Someone like Martin Luther King broke unjust laws for a good reason. Someone like that, you should want those laws changed and that person to escape punishment as much as possible.

Someone like John Brown broke just laws (laws against insurrection, murder) for a good reason (fighting against the larger framework of slavery.) While you can sympathize with where Brown’s heart was, you can’t really approve or condone his actual actions and his punishment was just.

Individuals like Ellsberg also broke just laws (laws against leaking classified information) but for a really good reason. So that puts him somewhere in between MLK and Brown to me. I feel the same for Manning, except Manning’s motivation at least in part appears to be more about his own psychological / emotional instability than anything else which muddies the issue a bit.

I can’t say I’d want any law Ellsberg or Manning broke to be changed or undone, but they aren’t “as deserving” of punishment as say John Brown (who murdered innocent people for an overall righteous cause.) I guess I’d fall somewhere along the lines of thinking Manning deserves a lengthy prison sentence but not life or anything, and that is what Ellsberg should have received.

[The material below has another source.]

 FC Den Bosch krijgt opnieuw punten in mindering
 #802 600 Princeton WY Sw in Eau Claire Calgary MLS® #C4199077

I cannot understand how anything in that interview informs on the question you raised in the op.

In this thread I have read some decent arguments for why Ellsberg’s actions should be considered heroic. Do you have any reason to put forth why Assange should be considered as anything but a self-serving twit? If not then this thread is pretty dead (other than its hijack into whether or not Ellsberg’s actions were heroic) as there is no one willing to argue that Assange did anything heroic at all.

Actually, Assange is a hero. He spoke truth to power. These cavils about him doing it to make money … if there were ever a Dumbest Plan In The World for getting rich, it would be, “Let’s set up a website and publish the secrets of extremely powerful, wealthy and important people and let the bucks roll in. Nothing could go wrong!”

So his secrets embarrassed US officials … so what? They did reveal lies about some of the military actions we have engaged in. But that’s not heroic enough for you, is it? It’s heroic enough for me.

Didn’t some of the WikiLeaks documents include the names of informants in Afghanistan? That’s not speaking truth to powerful, it’s horrendously unethical and victimizes the vulnerable.

I agree he’s motivated more by principle and a love of attention than the desire for money, but this is silly. People love to hear about scandals involving the extremely powerful, wealthy, and important. Anyway it must be tough to be deeply paranoid and love the limelight.